The Cleveland Browns offense has hardly been anyone’s fantasy in recent years. But things are suddenly looking up for the 2013 season, due in part to some bright young stars emerging as playmakers in the Cleveland offense. The Browns have arguably the most fantasy value they’ve had in the fantasy era, when you consider the fantasy football boom really took off around the time the Browns were re-entering the league as an expansion team. With many drafts scheduled over the final weeks of the preseason, let’s take a look at a few Browns that might just help you gain the edge in your league this year. Let’s face it; You’re $20 into this thing with your coworkers now, and you really need to worry about this.
Trent Richardson – Running back
Analysis: Richardson is among the second tier of elite running backs, after a steep drop-off from backs like Adrian Peterson and Arian Foster. He figures to get a ton of carries this season and could see enough looks in the passing game to be a useful running back in PPR format leagues. Durability is perhaps the lone question mark after missing some time in his rookie season due to injury.
Projection: Late 1st - early 2nd Round
Advice: You might feel uneasy to roll with T-Rich as a featured back in most leagues, but if he is a RB #2 option for you, likely available at the turn at the end of the first and beginning of the second rounds, chances are you will have a phenomenal running back tandem.
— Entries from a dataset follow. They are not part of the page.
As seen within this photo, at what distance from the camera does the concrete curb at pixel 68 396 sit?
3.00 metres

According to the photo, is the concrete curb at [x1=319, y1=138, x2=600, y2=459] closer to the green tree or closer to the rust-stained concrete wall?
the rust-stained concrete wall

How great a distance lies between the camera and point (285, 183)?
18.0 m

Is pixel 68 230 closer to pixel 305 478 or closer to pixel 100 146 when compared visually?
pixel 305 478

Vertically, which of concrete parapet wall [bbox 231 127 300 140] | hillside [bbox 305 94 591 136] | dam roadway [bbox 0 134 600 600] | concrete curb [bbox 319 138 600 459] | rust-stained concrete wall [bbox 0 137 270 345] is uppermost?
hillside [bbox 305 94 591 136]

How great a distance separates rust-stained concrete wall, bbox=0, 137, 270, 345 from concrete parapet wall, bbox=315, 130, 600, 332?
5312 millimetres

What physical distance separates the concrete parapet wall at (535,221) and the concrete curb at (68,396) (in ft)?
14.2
Josh Gordon – Wide receiver
Analysis: Gordon emerged as the biggest surprise of the Browns offense last season and instantly became relevant in the fantasy world after a string of big yardage touchdown grabs in three consecutive games. Gordon’s attitude and work ethic have been subject to much debate in the offseason, after he was hit with a two game suspension for the beginning of the 2013 season. There’s no denying he has the prototypical size and skill to be among the elite receivers in the NFL.
Projection: 7th – 9th Round
Advice: Gordon will lose the first two games of the season to a suspension, but will be the Browns primary big play threat thereafter and is really starting to click with Brandon Weeden. He may slide down a bit in your draft but will be a very useful second or third receiver for someone Week 3 and beyond.
Greg Little – Wide receiver
Analysis: Greg Little was in position to be the Browns’ number one target last season, prior to the emergence of Josh Gordon in this offense. While he wasn’t much more than a possession receiver down the stretch, Little can be counted among the players who have the most to gain out of the switch to a Norv Turner offense. The first two weeks of the season with Gordon serving suspension could be crucial for Little establishing himself as a target Brandon Weeden can rely on. Little heads into 2013 with a new number and perhaps a new attitude but the same questions of consistency linger. He has struggled mightily with dropped passes since entering the league.
Projection: 14th - 15th Round
Advice: Little will likely come off the board near the end of most drafts and has more upside than comparable receivers taken around that time. Look for him to continue his role as a possession receiver, as opposed to a big play threat, until he can prove otherwise.
Jordan Cameron – Tight end
Analysis: It’s difficult to handicap how productive Cameron will be in the Browns offense, but all signs point to heavy rotation. Much has been made about the role of the tight end in Norv Turner offenses and Turner is banking on Cameron emerging as a major target in the offense this season. With an athletic 6’5” frame, he will always be a big target and could develop into a safety blanket for Brandon Weeden, as he matures as an NFL quarterback.
Advice: Keep an eye on Cameron’s progress starting Week 1 and be ready to put in a waiver wire claim, especially if you drafted a tight end late or production is lacking early on.
Brandon Weeden – Quarterback
Analysis: Weeden figures to improve upon his rookie season, but the reality is that there’s still a lot of growth that needs to be made. He enters this season surrounded by young talent on offense and with a new offense that is more tailored around his abilities. But with Trent Richardson promised a boatload of carries, it doesn’t seem like Weeden will be throwing the ball nearly enough to think that he’ll be putting up gaudy fantasy-type numbers.
Advice: Weeden would have to surpass expectations by leaps and bounds in order to gain fantasy relevance in anything other than the deepest leagues. Even then, it’s unlikely he could be considered anything more than a fantasy backup or plug-and-play. Don’t spend a draft pick here.